A valva aórtica bicúspide é a doença cardíaca congênita mais frequente, com incidência estimada em 13/1000 nascimentos, sendo mais frequente no sexo masculino (75%). Muito além de um simples achado ecocardiográfico, esta condição frequentemente se associa a outras alterações estruturais e/ou funcionais do sistema cardiovascular.
De caráter hereditário e com penetrância variável, sua associação com aortopatias, bem como com alterações funcionais da valva aórtica já são bem documentadas, além de ser fator de risco para endocardite infecciosa.

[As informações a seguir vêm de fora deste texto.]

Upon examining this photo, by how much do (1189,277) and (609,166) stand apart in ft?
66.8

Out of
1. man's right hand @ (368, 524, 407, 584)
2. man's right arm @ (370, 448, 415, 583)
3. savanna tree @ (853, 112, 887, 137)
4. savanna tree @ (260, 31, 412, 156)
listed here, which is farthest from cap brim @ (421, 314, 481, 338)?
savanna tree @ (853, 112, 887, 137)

CLASSIFICAÇÃO: melhor avaliada na janela paraesternal eixo curto durante a sístole ventricular (imagem B), as classificações da valva aórtica bicúspide baseiam-se na relação (localização da fusão e presença de rafes – imagem A) entre os folhetos acometidos.
A Classificação de Sievers é amplamente difundida e utilizada com frequência na prática clínica, dividindo a valva aórtica bicúspide em três diferentes tipos:
TIPO 0: ausência de rafe
TIPO 1: presença de apenas 01 rafe (tipo mais comum)
TIPO II: presença de 02 rafes
Existe, ainda, uma subclassificação (fenótipos) que leva em consideração o posicionamento da rafe em relação aos folhetos valvares: coronariano esquerdo (L), coronariano direito (R) ou não coronariano (N). A fusão entre o os folhetos coronariano direito e esquerdo (RL) é mais comumente documentada (80%), enquanto que a fusão do folheto coronariano direito com o não coronariano (RN) corresponde a aproximadamente 17% dos casos e entre o folheto coronariano esquerdo e o não coronariano (LN) a 2%.
Aspectos clínicos e evolutivos
É comum na prática clínica identificarmos uma valva aórtica bicúspide já associada a algum tipo de complicação, seja ela estrutural ou funcional, e quase sempre com uma evolução precoce – afinal, não é raro encontrarmos pacientes relativamente jovens com estenose aórtica importante, por exemplo, associada a valva aórtica bicúspide. Assim sendo, seguem alguns aspectos importantes relacionados a anatomia da valva aórtica e suas complicações:
- Sabe-se que os casos de valva aórtica bicúspide com fusão envolvendo o folheto não coronariano estão mais associados a estenose aórtica e aortopatias, sendo, portanto, um fator de risco estabelecido para estas condições;
- O tipo RL tem uma incidência aproximada de 66,2%, quando comparado com o tipo AP (46,2%) de estenose aórtica moderada a importante;
- O tipo AP está mais relacionado a regurgitação valvar quando comparado com o tipo RL (32,3% x 6,8%);
- Em estudo publicado no JACC, a relação entre valva aórtica bicúspide (comparando os tipos AP e RL) e aortopatia foi avaliada com os seguintes achados: ausência de doença de aorta foi mais comum no tipo AP (33,3%x 18,19%) enquanto que aortopatia classificada como tipo III (extensão de dilatação até o arco aórtico) foi mais comum no tipo RL (40,5% x 9,7%); já as aortopatias tipo I e II não tiveram diferença estatisticamente significativa entre os dois tipos na amostra avaliada.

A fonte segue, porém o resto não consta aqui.